Given text
- - - - -

Great to hear you're home safely and can't wait to see lots of photos in her new forever home. Best wishes, Karen x


----------



## JoJo (Mar 2, 2011)

Carol said:


> Lol of course! Any excuse to post a picture of my baby! I think she is more apricot with toffee ears but after her bath in the last pic she looks quite creamy. here are a few ...Do you think /eevee is getting darker? xx


ahh Ellie is a darling .. she looks more like my Honey actually.. I think she is cream, darker ears are just like Honey's 

Eevee is not like Ellie at all, I thought Ellie was white from the little pics.... lovely to see pic .. thank you xx


----------



## JoJo (Mar 2, 2011)

Vic3112 said:


> Well guys she is here!!! She didn't sleep at all on the journey home (1 hour) and was far more interested in what was going on around her. We got to about 5 minutes before home and she was sick - bless her. She has pooed outside already and only done a little wee in the house. Our cats don't seem too fazed by her which is good. We love her so much already!!! xx


excellent news .... she is home .... please keep us posted Victoria and most of all remember we are here to help you, even if it seems a strange question, we have all been through it and will help out if we can xxxx

Enjoy being a cockapoo owner .. xxx


----------



## sharplesfamily (Apr 28, 2011)

Brilliant news Victoria! Enjoy every minute!!!


----------



## Carol (Jun 12, 2011)

Glad she's home now, have lots of fun with her! x


----------



## Salfordnurse (May 4, 2011)

Glad Maisie is home safe and sound, now the fun starts!!!!!, and like everyone else says, chop chop with the pictures!!! lol 

Simon & Poppy


----------



## MillieDog (Jun 1, 2011)

Welcome aboard Victoria, looking forward to seeing photos of Maisie. :wave:

Carol that is one very pretty looking puppy


----------



## Carol (Jun 12, 2011)

MillieDog said:


> Welcome aboard Victoria, looking forward to seeing photos of Maisie. :wave:
> 
> Carol that is one very pretty looking puppy


Thanks!  I think she is, but then she's my baby!  x


----------

- - - - -

Data

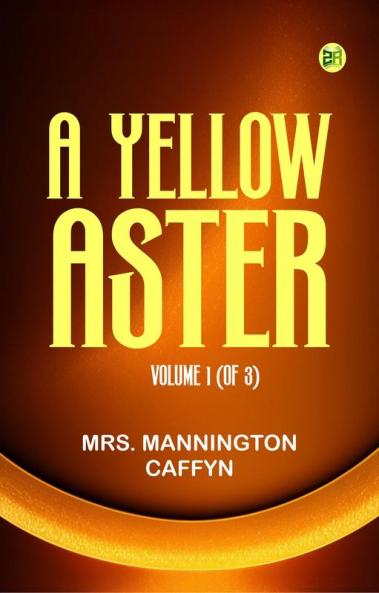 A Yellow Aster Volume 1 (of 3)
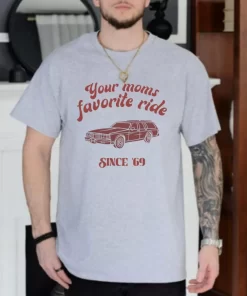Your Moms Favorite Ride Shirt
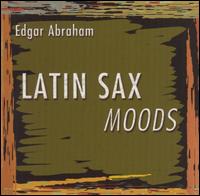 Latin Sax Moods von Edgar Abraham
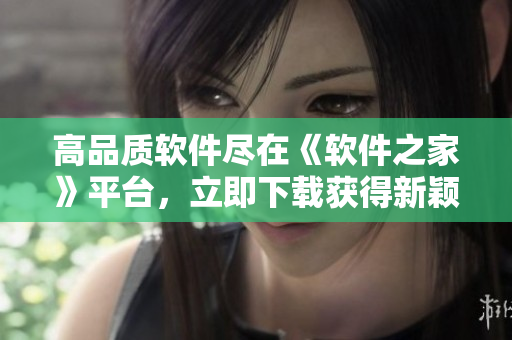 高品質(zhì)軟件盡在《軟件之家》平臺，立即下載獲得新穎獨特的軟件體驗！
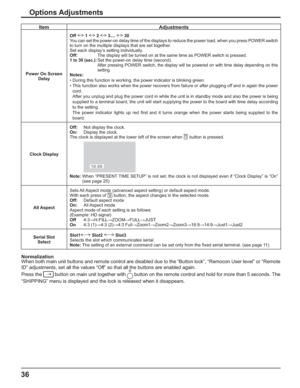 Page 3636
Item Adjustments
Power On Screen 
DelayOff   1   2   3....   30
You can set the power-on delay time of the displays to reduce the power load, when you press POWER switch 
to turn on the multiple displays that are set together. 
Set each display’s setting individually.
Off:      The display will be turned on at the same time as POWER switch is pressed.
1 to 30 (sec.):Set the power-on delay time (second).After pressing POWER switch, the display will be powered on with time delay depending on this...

- - - - -

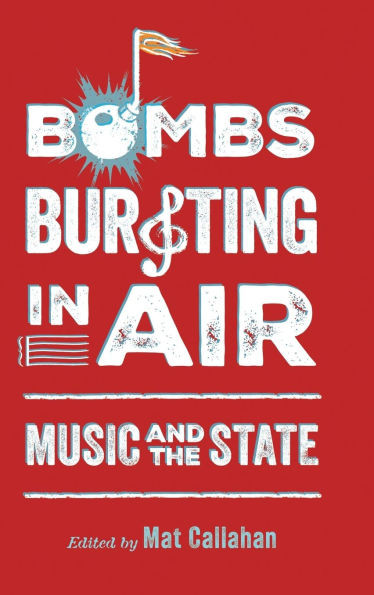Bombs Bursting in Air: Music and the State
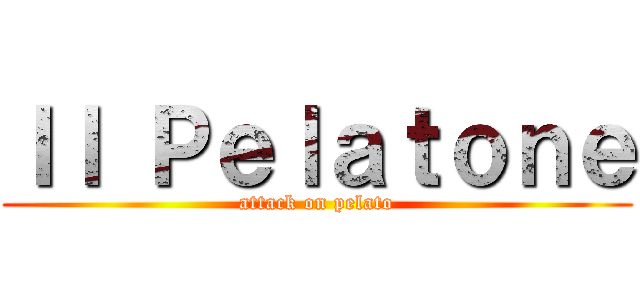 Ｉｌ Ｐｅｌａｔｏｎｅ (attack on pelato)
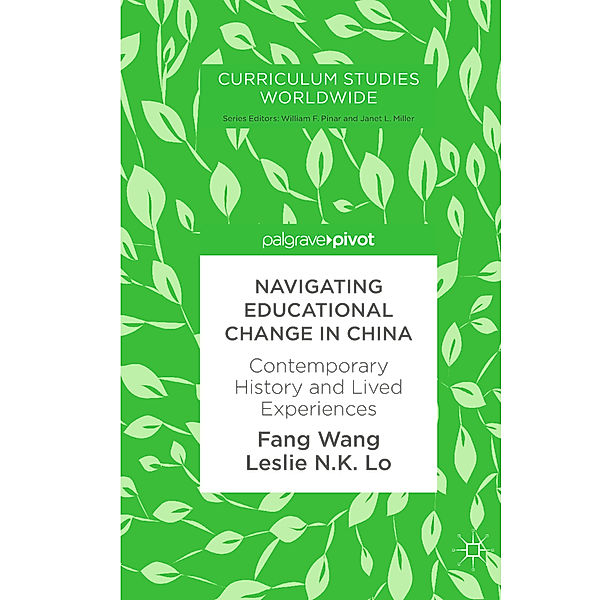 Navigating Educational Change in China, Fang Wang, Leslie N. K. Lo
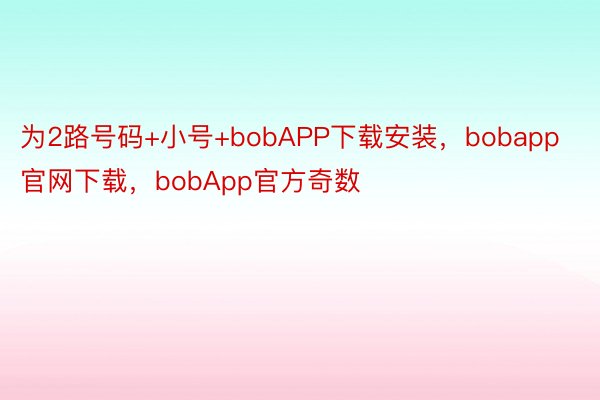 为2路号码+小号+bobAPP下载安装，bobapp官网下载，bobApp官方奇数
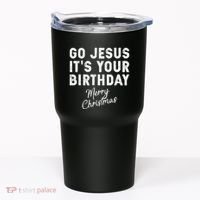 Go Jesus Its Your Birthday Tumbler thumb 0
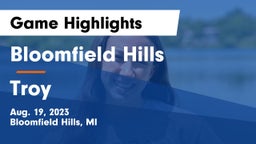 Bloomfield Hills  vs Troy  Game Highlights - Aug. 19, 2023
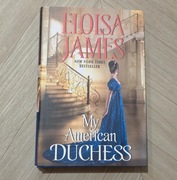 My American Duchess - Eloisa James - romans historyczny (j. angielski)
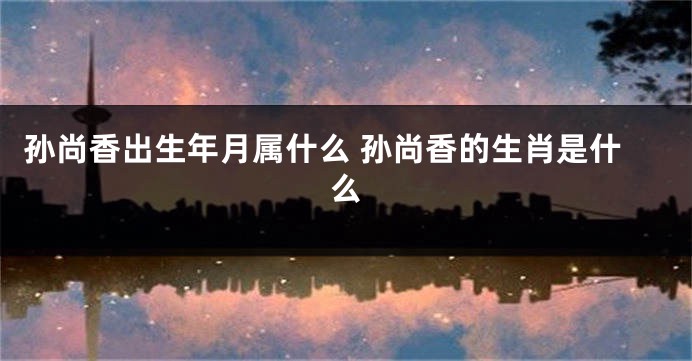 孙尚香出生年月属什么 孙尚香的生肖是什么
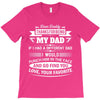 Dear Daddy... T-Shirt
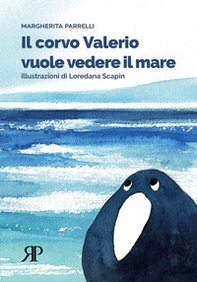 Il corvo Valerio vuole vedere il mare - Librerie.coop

- - - - -

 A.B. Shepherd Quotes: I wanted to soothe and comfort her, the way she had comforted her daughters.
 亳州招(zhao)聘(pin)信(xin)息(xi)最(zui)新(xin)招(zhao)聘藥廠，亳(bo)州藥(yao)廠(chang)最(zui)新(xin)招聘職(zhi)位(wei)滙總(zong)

- - - - -

Apply what you read
**1)** In the forum thread, how long was the journey home with the new puppy?
**2)** Return the passage of the forum thread between "excellent news ...." and "(Apr 28, 2011)", inclusive, copied word for word.

Solutions in order
**1)** 1 hour

**2)**
excellent news .... she is home .... please keep us posted Victoria and most of all remember we are here to help you, even if it seems a strange question, we have all been through it and will help out if we can xxxx

Enjoy being a cockapoo owner .. xxx


----------



## sharplesfamily (Apr 28, 2011)